Tekstfragment

Trunks

Trunks

U bevindt zich hier:
Geschatte leestijd: 5 min.

Trunks

Trunks zorgen voor de afhandeling van de telefoonlijnen naar uw provider. In het trunk-menu geeft u aan welke nummerformaten en protocollen er gebruikt worden van en naar uw provider. Zorg ervoor dat u alle instellingen en details van uw SIP-provider heeft om de configuratie van uw trunk(s) eenvoudig te kunnen instellen.

Tab Algemeen

Communicatie/trunks/052

  • Naam: tekstveld gebruikt als referentie in de PBX. Toegestaan zijn aA-ZZ, o-9 _ en –
  • IP-adres/hostnaam: de hostnaam of SIP-proxy van uw SIP-provider
  • Trunktype:
    • Extern (default): dit is waar externe gesprekken vandaan komen en naartoe kunnen worden gestuurd. Hierbij worden ook de juiste beveiligingsmaatregelen ingesteld om misbruik te voorkomen.
    • Intern: gebruik deze instelling om meerdere PBX-en of GSM-boxen aan elkaar te knopen. Deze instellingen betekent dat interne nummers en diensten direct benaderd kunnen worden.
  • Poort: de TCP/UDP-poort om mee te communiceren. Standaardwaarde is 5060
  • Authenticatie: Hoe de verificatie van uw PBX werkt:
    • Geen: uw provider gebruikt uw IP-adres voor verificatie of helemaal niets.
    • Wachtwoord (default): de velden gebruikersnaam en wachtwoord kunnen worden ingevoerd of gewijzigd.
  • Eigen gebruikersnaam: de gebruikersnaam die de SIP-provider verstrekt heeft.
  • Ons wachtwoord: het wachtwoord horend bij de gebruikersnaam
  • Peer authenticatie: hiermee geeft u aan hoe u wilt dat uw SIP-provider of een andere PBX zich aanmeldt op uw PBX.
    • IP (default): het IP-adres van de hostnaam (zoals u hierboven had aangegeven) of een range van IP-adressen van de provider wordt geaccepteerd. We bevelen aan dat u uw PBX dicht zet met de ingebouwde firewall en het Intrusion detection systeem (IDS).
    • Wachtwoord: vereis gebruikersnaam/wachtwoord van de provider, andere PBX, GSM Box etc.
  • Adres peers: Het IP-adres van de SIP trunk provider (proxy/sbc). Indien meerdere, dan scheiden met een komma. Dit is een verplicht veld indien het veld Peer authenticatie op IP staat.
  • Peer’s gebruikersnaam: de gebruikersnaam. Alleen in te vullen als u “peer authenticatie” op Wachtwoord heeft ingesteld.
  • Wachtwoord van peer: het wachtwoord dat hoort bij de gebruikersnaam.
  • SIP-transport: Het (layer 2) protocol dat zal worden gebruikt met de peer. Standaard staat deze op UDP omdat dit het meest efficiënt is voor VOIP. De andere waarde is TCP.

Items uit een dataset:
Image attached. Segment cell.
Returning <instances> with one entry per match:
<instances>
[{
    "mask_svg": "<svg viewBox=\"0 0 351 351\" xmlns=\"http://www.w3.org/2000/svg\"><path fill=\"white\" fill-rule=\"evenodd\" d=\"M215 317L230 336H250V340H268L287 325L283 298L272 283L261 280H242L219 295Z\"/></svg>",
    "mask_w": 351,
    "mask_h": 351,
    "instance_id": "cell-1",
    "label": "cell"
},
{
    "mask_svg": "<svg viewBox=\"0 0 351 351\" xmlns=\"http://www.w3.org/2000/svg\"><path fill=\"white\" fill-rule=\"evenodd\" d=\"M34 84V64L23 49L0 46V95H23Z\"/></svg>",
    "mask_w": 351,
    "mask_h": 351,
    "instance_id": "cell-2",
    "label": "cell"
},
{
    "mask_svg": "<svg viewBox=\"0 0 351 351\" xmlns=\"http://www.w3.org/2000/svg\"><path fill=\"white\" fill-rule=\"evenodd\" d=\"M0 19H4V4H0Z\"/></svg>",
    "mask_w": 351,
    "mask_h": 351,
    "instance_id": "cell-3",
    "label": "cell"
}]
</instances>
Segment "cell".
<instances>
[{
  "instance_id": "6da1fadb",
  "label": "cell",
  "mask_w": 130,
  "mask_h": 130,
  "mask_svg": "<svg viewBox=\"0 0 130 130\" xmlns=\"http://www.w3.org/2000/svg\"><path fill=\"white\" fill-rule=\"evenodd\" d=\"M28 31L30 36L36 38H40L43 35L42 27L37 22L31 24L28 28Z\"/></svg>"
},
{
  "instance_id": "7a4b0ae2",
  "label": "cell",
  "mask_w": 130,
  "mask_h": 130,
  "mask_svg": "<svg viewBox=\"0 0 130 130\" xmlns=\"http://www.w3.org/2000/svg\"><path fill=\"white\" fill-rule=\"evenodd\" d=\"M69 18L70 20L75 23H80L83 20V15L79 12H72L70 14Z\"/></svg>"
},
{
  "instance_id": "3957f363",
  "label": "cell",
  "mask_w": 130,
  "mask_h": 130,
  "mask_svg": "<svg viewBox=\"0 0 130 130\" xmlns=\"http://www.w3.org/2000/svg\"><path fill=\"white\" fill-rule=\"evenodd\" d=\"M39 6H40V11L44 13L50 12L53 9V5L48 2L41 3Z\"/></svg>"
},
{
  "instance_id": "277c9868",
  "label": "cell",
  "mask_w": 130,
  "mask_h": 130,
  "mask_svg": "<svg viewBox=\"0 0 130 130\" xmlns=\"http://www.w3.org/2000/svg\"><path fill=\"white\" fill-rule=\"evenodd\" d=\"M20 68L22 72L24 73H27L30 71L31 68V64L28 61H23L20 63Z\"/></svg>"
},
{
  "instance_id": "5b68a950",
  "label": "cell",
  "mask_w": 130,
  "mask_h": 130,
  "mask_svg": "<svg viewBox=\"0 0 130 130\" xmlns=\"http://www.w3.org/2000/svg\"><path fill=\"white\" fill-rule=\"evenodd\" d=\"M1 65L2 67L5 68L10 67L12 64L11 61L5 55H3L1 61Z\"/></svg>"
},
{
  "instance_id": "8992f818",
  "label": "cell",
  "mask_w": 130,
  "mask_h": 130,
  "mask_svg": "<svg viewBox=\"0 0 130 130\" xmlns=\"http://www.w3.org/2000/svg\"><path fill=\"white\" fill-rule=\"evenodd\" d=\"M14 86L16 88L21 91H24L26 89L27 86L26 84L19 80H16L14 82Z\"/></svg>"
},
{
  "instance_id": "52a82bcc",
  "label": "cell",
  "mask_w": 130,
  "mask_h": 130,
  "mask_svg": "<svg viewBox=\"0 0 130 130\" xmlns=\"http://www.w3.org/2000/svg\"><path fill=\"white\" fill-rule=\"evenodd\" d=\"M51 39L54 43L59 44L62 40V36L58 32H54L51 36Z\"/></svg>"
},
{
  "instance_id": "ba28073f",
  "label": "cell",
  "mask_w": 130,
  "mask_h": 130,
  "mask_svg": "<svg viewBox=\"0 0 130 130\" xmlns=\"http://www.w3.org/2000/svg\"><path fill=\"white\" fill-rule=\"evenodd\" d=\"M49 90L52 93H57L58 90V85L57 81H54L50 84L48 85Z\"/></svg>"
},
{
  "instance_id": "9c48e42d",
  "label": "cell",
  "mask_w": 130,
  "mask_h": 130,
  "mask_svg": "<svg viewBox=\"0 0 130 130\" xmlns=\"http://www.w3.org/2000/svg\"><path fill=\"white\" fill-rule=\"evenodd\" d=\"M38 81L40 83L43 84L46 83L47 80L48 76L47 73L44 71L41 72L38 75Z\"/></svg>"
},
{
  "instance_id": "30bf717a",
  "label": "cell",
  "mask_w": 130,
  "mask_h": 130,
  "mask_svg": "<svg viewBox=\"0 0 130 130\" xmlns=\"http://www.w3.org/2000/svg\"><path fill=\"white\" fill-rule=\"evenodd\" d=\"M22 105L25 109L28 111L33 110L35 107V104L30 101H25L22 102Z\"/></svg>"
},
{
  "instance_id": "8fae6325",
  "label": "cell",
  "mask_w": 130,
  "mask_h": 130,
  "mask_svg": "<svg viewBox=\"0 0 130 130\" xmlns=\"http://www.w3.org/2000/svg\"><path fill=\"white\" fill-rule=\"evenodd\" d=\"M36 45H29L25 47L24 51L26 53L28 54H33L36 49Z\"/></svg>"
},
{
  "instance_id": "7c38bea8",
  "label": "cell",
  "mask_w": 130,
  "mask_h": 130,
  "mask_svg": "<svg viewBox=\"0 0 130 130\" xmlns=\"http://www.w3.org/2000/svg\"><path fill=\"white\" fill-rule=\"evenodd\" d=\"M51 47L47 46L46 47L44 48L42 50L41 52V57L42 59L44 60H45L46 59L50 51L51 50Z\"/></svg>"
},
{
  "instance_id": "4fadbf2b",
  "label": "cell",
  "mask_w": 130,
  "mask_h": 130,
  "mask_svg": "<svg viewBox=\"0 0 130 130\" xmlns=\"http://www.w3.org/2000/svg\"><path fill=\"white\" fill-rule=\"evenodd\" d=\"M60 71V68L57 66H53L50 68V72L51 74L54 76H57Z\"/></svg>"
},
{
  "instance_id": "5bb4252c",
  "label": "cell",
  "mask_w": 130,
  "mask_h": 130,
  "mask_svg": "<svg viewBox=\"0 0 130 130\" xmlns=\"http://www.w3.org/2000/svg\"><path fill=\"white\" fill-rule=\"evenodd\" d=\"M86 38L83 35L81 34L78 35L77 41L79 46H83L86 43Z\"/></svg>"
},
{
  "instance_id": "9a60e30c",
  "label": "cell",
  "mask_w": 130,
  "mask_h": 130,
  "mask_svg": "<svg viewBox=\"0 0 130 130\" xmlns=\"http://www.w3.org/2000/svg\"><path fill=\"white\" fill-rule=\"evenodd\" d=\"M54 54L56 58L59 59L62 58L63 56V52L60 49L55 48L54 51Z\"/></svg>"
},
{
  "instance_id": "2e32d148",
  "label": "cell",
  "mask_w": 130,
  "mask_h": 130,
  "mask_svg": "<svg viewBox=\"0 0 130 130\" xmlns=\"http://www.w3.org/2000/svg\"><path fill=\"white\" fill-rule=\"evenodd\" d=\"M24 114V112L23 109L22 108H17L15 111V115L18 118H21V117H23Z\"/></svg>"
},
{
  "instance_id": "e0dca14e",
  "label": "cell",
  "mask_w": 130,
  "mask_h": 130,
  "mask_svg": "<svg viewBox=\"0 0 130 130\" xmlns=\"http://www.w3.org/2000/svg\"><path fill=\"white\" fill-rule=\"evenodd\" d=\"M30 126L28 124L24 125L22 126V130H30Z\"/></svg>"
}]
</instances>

Opdrachten
a - Wat is volgens de tekst over trunks de standaardwaarde van de poort?
b - Schrijf het deel van de tekst over trunks tussen "Trunks zorgen voor" en "benaderd kunnen worden." letterlijk over, beide inbegrepen.
c - Leg aan de hand van de tekst over trunks uit waarom SIP-transport standaard op UDP staat.

Antwoorden
a - De standaardwaarde van de poort is 5060.

b -
Trunks zorgen voor de afhandeling van de telefoonlijnen naar uw provider. In het trunk-menu geeft u aan welke nummerformaten en protocollen er gebruikt worden van en naar uw provider. Zorg ervoor dat u alle instellingen en details van uw SIP-provider heeft om de configuratie van uw trunk(s) eenvoudig te kunnen instellen.

Tab Algemeen

Communicatie/trunks/052

  • Naam: tekstveld gebruikt als referentie in de PBX. Toegestaan zijn aA-ZZ, o-9 _ en –
  • IP-adres/hostnaam: de hostnaam of SIP-proxy van uw SIP-provider
  • Trunktype:
    • Extern (default): dit is waar externe gesprekken vandaan komen en naartoe kunnen worden gestuurd. Hierbij worden ook de juiste beveiligingsmaatregelen ingesteld om misbruik te voorkomen.
    • Intern: gebruik deze instelling om meerdere PBX-en of GSM-boxen aan elkaar te knopen. Deze instellingen betekent dat interne nummers en diensten direct benaderd kunnen worden.

c - SIP-transport staat standaard op UDP omdat dat protocol het meest efficiënt is voor VOIP.